** start of DATASET RECORDS **

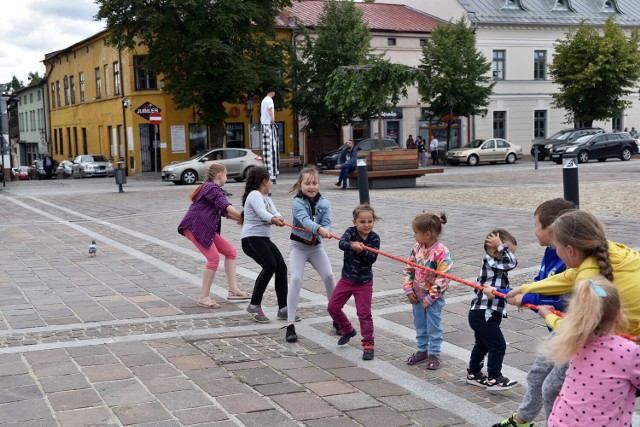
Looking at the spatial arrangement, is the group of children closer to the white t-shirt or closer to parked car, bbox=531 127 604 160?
the white t-shirt

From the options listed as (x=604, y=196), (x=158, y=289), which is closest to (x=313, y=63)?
(x=604, y=196)

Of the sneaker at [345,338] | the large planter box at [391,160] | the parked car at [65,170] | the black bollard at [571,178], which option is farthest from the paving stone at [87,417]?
the parked car at [65,170]

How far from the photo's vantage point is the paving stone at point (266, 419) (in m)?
4.47

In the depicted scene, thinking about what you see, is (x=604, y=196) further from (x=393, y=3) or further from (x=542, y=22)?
(x=393, y=3)

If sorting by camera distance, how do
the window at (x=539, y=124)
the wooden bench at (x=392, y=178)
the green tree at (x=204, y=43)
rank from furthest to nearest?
the window at (x=539, y=124), the green tree at (x=204, y=43), the wooden bench at (x=392, y=178)

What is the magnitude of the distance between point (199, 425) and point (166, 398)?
55 centimetres

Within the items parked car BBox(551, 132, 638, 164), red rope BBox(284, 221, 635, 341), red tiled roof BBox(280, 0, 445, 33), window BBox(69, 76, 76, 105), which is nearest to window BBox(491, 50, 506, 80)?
red tiled roof BBox(280, 0, 445, 33)

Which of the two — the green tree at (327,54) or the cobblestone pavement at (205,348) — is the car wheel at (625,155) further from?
the cobblestone pavement at (205,348)

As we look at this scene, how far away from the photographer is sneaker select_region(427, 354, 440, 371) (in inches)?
215

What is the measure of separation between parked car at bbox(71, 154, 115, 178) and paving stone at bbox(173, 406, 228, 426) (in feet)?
125

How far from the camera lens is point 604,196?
55.2 ft

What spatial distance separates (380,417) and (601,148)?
114 ft

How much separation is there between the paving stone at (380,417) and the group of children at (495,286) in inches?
21.2

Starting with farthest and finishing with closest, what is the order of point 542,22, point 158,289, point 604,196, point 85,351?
point 542,22, point 604,196, point 158,289, point 85,351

** end of DATASET RECORDS **

• **PROBLEM TO WORK ON**: Copy out the lines above, starting with the first one and ending after the line that contains "55 centimetres", both included. Leave the pictures out of your copy.

• **THE RESPONSE**:
Looking at the spatial arrangement, is the group of children closer to the white t-shirt or closer to parked car, bbox=531 127 604 160?
the white t-shirt

From the options listed as (x=604, y=196), (x=158, y=289), which is closest to (x=313, y=63)?
(x=604, y=196)

Of the sneaker at [345,338] | the large planter box at [391,160] | the parked car at [65,170] | the black bollard at [571,178], which option is farthest from the paving stone at [87,417]?
the parked car at [65,170]

How far from the photo's vantage point is the paving stone at point (266, 419) (in m)?
4.47

In the depicted scene, thinking about what you see, is (x=604, y=196) further from (x=393, y=3) or further from (x=542, y=22)?
(x=393, y=3)

If sorting by camera distance, how do
the window at (x=539, y=124)
the wooden bench at (x=392, y=178)
the green tree at (x=204, y=43)
rank from furthest to nearest?
the window at (x=539, y=124), the green tree at (x=204, y=43), the wooden bench at (x=392, y=178)

What is the magnitude of the distance between point (199, 425) and point (166, 398)?
55 centimetres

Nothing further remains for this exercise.